In the 3-D space, several blurs on a cubemap can be used to simulate an isotropic BRDF in real time. You can make high-quality noises using similar techniques.
In UI, imagine being able to blur whole regions to draw attention away from them, make high-quality dynamic shadows, and you start to see the utility of hardware Gaussian blurs.
How easy is this to build? Approximations to the Gaussian can be extraordinarily fast in software, and hardware could be much faster. The data access is very compatible with existing memory systems, and a feature like this for use on a layer or in texture memory could be the largest visual difference we've seen.
Aside from its tendency to over-blur, a Gaussian is a relatively high-quality filter, and it would make a big difference to have this feature on-board.

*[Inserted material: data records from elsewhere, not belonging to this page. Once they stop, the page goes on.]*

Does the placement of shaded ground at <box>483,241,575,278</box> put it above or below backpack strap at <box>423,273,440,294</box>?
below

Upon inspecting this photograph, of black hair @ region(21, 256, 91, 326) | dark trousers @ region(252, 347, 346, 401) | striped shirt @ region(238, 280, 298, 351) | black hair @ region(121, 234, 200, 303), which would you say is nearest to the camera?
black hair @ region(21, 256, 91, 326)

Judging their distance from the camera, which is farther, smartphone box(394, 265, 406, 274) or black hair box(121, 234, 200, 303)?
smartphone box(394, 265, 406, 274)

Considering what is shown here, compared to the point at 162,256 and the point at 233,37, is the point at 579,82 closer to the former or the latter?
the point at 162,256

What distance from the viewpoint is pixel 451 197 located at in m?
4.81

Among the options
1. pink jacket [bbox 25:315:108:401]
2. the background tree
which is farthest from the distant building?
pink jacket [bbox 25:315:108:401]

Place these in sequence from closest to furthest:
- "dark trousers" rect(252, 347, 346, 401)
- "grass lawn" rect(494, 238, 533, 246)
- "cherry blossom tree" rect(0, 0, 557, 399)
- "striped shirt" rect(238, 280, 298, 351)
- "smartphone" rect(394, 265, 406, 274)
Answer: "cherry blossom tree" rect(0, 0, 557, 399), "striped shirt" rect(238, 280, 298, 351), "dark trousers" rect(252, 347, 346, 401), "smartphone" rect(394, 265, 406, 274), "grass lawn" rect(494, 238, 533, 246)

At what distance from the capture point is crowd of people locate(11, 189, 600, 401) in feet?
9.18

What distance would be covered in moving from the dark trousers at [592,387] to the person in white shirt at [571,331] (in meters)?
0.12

I think that the missing 2-D features prevent integration of newer 3-D hardware with the 2-D desktop. In my opinion, these architectural choices were most of the downfall with Microsoft's Chromeffects project quality and speed were well below what people were used to. On the general integration side, breaking the power-of-2 texture limitation is crucial. On the quality side, high quality filters and effects are basic and important.
I know that several projects, such as Apple's Mac OS X, and many of the next-generation Linux UI's, are approaching this problem strictly from the software side. As these implementations grow, there will be a larger and larger wall preventing true integration with 3-D geometry and more advanced acceleration features. I don't want this to happen.
I think that the combination of these ideas and abilities would make a capable and powerful next-generation desktop, and would also enhance the 3-D experience in an extraordinary way.